Looking at the diagram and problem:

• Given information:
  • Rectangle ABCD with vertices labeled
  • Horizontal side (AB): \(\mathrm{n = 8}\)
  • Vertical side (AD): \(\mathrm{m = 6}\)
  • Diagonal from A to C is labeled \(\mathrm{d}\)

• What we need: An expression that gives the exact value of \(\mathrm{d}\) (not a numerical answer, but the expression itself)

2. INFER the geometric relationship

Here's the key insight: When you draw a diagonal across a rectangle, it creates a right triangle.

Why? Because all angles in a rectangle are \(\mathrm{90°}\). So:

• The diagonal AC becomes the hypotenuse
• The two sides of the rectangle (AB and BC) become the legs of the right triangle

Since we have a right triangle with:

• One leg = \(\mathrm{m = 6}\)
• Other leg = \(\mathrm{n = 8}\)
• Hypotenuse = \(\mathrm{d}\)

We can use the Pythagorean theorem!

3. TRANSLATE the Pythagorean theorem

For a right triangle: \(\mathrm{(leg_1)^2 + (leg_2)^2 = (hypotenuse)^2}\)

Substituting our values:

\(\mathrm{m^2 + n^2 = d^2}\)

\(\mathrm{6^2 + 8^2 = d^2}\)

4. Solve for d

To find \(\mathrm{d}\), take the square root of both sides:

\(\mathrm{d = \sqrt{m^2 + n^2}}\)

\(\mathrm{d = \sqrt{6^2 + 8^2}}\)

5. TRANSLATE to match answer choices

Looking at the options, we need the expression exactly as written:

Choice (D): \(\mathrm{\sqrt{6^2 + 8^2}}\)

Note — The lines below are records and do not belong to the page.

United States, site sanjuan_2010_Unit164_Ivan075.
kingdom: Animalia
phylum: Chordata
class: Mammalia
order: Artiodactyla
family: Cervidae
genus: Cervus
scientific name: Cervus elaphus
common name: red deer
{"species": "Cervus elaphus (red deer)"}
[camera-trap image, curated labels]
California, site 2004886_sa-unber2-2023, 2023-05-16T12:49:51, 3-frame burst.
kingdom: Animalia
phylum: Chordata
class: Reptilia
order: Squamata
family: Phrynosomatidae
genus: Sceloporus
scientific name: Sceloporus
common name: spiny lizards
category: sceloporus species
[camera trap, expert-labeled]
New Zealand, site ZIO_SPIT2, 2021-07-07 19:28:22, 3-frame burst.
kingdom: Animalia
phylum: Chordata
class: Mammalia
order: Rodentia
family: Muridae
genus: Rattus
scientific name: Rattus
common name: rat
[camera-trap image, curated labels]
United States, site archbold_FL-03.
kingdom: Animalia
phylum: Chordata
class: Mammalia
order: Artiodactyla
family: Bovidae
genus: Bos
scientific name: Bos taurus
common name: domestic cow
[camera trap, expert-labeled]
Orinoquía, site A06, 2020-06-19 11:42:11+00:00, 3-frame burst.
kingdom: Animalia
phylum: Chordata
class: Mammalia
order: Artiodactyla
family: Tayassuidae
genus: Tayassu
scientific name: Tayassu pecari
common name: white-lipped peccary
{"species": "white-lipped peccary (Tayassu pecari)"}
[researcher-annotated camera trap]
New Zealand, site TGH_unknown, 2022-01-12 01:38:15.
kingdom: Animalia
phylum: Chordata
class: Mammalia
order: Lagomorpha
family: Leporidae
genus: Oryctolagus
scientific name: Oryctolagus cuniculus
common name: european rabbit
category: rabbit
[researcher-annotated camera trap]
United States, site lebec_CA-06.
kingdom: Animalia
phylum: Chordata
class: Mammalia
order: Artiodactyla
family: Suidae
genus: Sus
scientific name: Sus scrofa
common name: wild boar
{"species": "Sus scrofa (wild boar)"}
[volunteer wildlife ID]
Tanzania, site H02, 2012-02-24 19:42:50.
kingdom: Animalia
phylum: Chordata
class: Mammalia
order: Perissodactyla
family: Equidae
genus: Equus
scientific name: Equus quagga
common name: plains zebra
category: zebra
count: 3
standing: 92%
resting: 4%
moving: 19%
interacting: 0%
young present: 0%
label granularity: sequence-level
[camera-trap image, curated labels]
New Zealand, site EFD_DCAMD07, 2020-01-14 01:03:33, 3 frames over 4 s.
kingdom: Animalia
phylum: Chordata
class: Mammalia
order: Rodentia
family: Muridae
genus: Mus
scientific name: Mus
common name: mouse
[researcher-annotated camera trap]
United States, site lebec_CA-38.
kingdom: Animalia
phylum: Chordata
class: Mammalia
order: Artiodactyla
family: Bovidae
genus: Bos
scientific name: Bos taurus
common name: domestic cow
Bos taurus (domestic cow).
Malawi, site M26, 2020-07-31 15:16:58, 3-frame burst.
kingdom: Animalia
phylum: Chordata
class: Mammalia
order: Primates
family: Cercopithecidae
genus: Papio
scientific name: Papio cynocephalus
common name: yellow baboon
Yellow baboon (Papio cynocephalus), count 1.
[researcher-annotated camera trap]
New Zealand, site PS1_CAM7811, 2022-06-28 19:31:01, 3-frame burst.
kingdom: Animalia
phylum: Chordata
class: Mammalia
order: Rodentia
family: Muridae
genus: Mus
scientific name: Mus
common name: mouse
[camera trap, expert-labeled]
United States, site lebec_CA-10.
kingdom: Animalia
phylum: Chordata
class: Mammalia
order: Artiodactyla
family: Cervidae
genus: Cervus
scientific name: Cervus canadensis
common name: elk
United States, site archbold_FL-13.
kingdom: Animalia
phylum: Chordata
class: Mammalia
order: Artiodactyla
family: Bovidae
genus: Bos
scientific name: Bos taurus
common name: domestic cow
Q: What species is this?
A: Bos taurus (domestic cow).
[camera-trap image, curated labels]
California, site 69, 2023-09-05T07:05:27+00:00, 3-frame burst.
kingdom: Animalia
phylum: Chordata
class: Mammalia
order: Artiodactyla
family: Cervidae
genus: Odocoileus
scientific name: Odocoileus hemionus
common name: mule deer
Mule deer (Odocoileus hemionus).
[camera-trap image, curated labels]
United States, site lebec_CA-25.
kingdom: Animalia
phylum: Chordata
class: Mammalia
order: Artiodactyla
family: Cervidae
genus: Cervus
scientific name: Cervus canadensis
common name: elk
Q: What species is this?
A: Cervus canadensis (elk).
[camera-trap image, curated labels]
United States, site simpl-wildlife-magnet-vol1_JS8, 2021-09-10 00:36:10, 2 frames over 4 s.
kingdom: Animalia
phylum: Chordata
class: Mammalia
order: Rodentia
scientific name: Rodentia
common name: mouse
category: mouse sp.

This matches our expression exactly!

Answer: D

Why Students Usually Falter on This Problem

Most Common Error Path:

Weak INFER skill: Students don't recognize that the diagonal creates a right triangle, so they don't see that the Pythagorean theorem applies. Instead, they think about the problem as "two sides combine to make a diagonal" and simply add the lengths together.

Their reasoning: "The diagonal goes across both dimensions, so I should add them: \(\mathrm{6 + 8}\)"

This leads them to select Choice A (\(\mathrm{6 + 8}\)).

Second Most Common Error:

Incomplete conceptual knowledge of Pythagorean theorem: Students remember that the Pythagorean theorem involves squares and square roots, but don't recall the exact form. They might think:

• "I need to multiply the sides somehow and take a square root"
• Or they confuse it with the geometric mean formula

This confusion may lead them to select Choice B (\(\mathrm{\sqrt{6 \cdot 8}}\)), which looks mathematical but uses multiplication instead of the sum of squares.

The Bottom Line:

This problem tests whether students can recognize a familiar formula (Pythagorean theorem) hidden in a geometric context (rectangle diagonal). The key breakthrough is INFERRING that a rectangle's diagonal forms a right triangle—without this insight, students resort to simpler but incorrect operations like addition or multiplication.